(INSTRUCTIONS TO FOLLOW) Rewrite all of these lines, swapping "concrete wall" for "stone wall" everywhere it appears and keeping everything else the same.

[START STORED RECORDS]

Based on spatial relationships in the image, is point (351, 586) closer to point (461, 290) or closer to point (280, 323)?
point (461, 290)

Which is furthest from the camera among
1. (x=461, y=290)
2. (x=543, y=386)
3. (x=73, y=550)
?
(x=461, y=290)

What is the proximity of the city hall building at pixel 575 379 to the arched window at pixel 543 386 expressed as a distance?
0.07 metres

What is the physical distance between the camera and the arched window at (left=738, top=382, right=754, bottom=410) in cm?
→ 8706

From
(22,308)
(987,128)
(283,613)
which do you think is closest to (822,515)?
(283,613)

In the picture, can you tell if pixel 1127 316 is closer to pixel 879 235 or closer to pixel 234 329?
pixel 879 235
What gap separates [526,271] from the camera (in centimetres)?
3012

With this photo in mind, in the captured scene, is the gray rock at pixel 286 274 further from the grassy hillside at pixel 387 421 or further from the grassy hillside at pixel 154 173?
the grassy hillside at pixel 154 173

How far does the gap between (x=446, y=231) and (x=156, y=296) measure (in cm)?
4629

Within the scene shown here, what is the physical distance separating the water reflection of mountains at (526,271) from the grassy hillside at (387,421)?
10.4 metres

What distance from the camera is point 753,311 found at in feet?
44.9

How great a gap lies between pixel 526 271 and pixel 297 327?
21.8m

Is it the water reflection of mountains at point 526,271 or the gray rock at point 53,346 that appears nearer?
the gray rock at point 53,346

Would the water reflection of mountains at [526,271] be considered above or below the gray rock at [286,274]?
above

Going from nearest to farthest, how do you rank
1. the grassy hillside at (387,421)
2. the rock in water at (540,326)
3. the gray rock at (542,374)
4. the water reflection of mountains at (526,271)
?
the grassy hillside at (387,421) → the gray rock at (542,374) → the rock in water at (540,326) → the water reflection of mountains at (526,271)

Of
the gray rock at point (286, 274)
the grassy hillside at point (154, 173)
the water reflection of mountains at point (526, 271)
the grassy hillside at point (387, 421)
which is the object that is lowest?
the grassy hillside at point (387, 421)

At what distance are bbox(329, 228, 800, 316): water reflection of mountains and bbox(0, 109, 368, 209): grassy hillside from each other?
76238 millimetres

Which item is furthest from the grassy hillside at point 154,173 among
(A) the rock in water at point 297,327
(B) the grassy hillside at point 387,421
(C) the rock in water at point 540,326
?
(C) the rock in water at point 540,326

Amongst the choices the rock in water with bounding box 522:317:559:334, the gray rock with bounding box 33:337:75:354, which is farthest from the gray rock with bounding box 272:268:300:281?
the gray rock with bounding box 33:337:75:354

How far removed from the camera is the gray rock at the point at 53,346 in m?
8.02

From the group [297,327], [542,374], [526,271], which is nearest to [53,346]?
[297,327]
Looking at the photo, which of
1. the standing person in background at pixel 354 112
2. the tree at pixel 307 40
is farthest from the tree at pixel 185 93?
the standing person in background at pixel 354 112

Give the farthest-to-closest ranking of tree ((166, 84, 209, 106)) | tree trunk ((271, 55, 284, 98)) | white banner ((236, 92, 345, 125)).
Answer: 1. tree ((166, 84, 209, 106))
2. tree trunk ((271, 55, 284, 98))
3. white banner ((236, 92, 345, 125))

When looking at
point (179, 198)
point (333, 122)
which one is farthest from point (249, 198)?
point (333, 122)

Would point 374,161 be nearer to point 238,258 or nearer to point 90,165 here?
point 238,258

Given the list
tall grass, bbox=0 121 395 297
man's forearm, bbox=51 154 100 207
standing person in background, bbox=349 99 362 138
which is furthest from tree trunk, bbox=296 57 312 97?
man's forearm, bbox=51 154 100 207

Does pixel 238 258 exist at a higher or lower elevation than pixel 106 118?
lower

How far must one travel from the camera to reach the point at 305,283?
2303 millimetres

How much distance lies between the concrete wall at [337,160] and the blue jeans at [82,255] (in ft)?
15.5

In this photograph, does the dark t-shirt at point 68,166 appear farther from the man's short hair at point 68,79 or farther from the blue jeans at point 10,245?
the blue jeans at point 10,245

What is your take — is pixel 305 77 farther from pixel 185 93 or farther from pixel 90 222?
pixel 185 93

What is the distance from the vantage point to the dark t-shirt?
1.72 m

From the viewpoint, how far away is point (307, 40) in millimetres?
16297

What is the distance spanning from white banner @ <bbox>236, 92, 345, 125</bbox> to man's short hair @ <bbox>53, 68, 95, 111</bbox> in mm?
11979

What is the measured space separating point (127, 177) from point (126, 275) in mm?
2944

[END STORED RECORDS]

(THE REPLY)
Based on spatial relationships in the image, is point (351, 586) closer to point (461, 290) or closer to point (280, 323)?
point (461, 290)

Which is furthest from the camera among
1. (x=461, y=290)
2. (x=543, y=386)
3. (x=73, y=550)
?
(x=461, y=290)

What is the proximity of the city hall building at pixel 575 379 to the arched window at pixel 543 386 expressed as a distance?
0.07 metres

What is the physical distance between the camera and the arched window at (left=738, top=382, right=754, bottom=410) in cm?
→ 8706

From
(22,308)
(987,128)
(283,613)
which do you think is closest to (822,515)?
(283,613)

In the picture, can you tell if pixel 1127 316 is closer to pixel 879 235 or closer to pixel 234 329?
pixel 879 235
What gap separates [526,271] from the camera (in centimetres)?
3012

With this photo in mind, in the captured scene, is the gray rock at pixel 286 274 further from the grassy hillside at pixel 387 421 or further from the grassy hillside at pixel 154 173?
the grassy hillside at pixel 154 173

How far does the gap between (x=446, y=231) and (x=156, y=296) measure (in cm)?
4629

Within the scene shown here, what is the physical distance separating the water reflection of mountains at (526,271) from the grassy hillside at (387,421)?
10.4 metres

What distance from the camera is point 753,311 found at in feet?
44.9

How great a gap lies between pixel 526 271 and pixel 297 327?
21.8m

Is it the water reflection of mountains at point 526,271 or the gray rock at point 53,346 that appears nearer?
the gray rock at point 53,346

Would the water reflection of mountains at [526,271] be considered above or below the gray rock at [286,274]?
above

Going from nearest to farthest, how do you rank
1. the grassy hillside at (387,421)
2. the rock in water at (540,326)
3. the gray rock at (542,374)
4. the water reflection of mountains at (526,271)
?
the grassy hillside at (387,421) → the gray rock at (542,374) → the rock in water at (540,326) → the water reflection of mountains at (526,271)

Of
the gray rock at point (286, 274)
the grassy hillside at point (154, 173)
the water reflection of mountains at point (526, 271)
the grassy hillside at point (387, 421)
which is the object that is lowest?
the grassy hillside at point (387, 421)

At what distance are bbox(329, 228, 800, 316): water reflection of mountains and bbox(0, 109, 368, 209): grassy hillside from each other?
76238 millimetres

Which item is furthest from the grassy hillside at point 154,173 among
(A) the rock in water at point 297,327
(B) the grassy hillside at point 387,421
(C) the rock in water at point 540,326
?
(C) the rock in water at point 540,326

Amongst the choices the rock in water with bounding box 522:317:559:334, the gray rock with bounding box 33:337:75:354, which is farthest from the gray rock with bounding box 272:268:300:281?
the gray rock with bounding box 33:337:75:354

How far removed from the camera is the gray rock at the point at 53,346 in m?
8.02

From the group [297,327], [542,374], [526,271], which is nearest to [53,346]?
[297,327]
Looking at the photo, which of
1. the standing person in background at pixel 354 112
2. the tree at pixel 307 40
is farthest from the tree at pixel 185 93?
the standing person in background at pixel 354 112

Give the farthest-to-closest ranking of tree ((166, 84, 209, 106)) | tree trunk ((271, 55, 284, 98)) | white banner ((236, 92, 345, 125)).
Answer: 1. tree ((166, 84, 209, 106))
2. tree trunk ((271, 55, 284, 98))
3. white banner ((236, 92, 345, 125))

When looking at
point (179, 198)
point (333, 122)
which one is farthest from point (249, 198)?
point (333, 122)

Would point 374,161 be nearer to point 238,258 or nearer to point 90,165 here?
point 238,258

Given the list
tall grass, bbox=0 121 395 297
man's forearm, bbox=51 154 100 207
standing person in background, bbox=349 99 362 138
which is furthest from tree trunk, bbox=296 57 312 97?
man's forearm, bbox=51 154 100 207

Does pixel 238 258 exist at a higher or lower elevation than pixel 106 118?
lower

How far must one travel from the camera to reach the point at 305,283?
2303 millimetres

How much distance lies between the stone wall at [337,160] and the blue jeans at [82,255] (in ft)?
15.5

In this photograph, does the dark t-shirt at point 68,166 appear farther from the man's short hair at point 68,79 or farther from the blue jeans at point 10,245?
the blue jeans at point 10,245

What is your take — is pixel 305 77 farther from pixel 185 93 or farther from pixel 90 222?
pixel 185 93

What is the distance from the vantage point to the dark t-shirt?
1.72 m

From the viewpoint, how far away is point (307, 40) in millimetres?
16297

What is the distance spanning from white banner @ <bbox>236, 92, 345, 125</bbox> to man's short hair @ <bbox>53, 68, 95, 111</bbox> in mm?
11979

What is the measured space separating point (127, 177) from point (126, 275) in mm?
2944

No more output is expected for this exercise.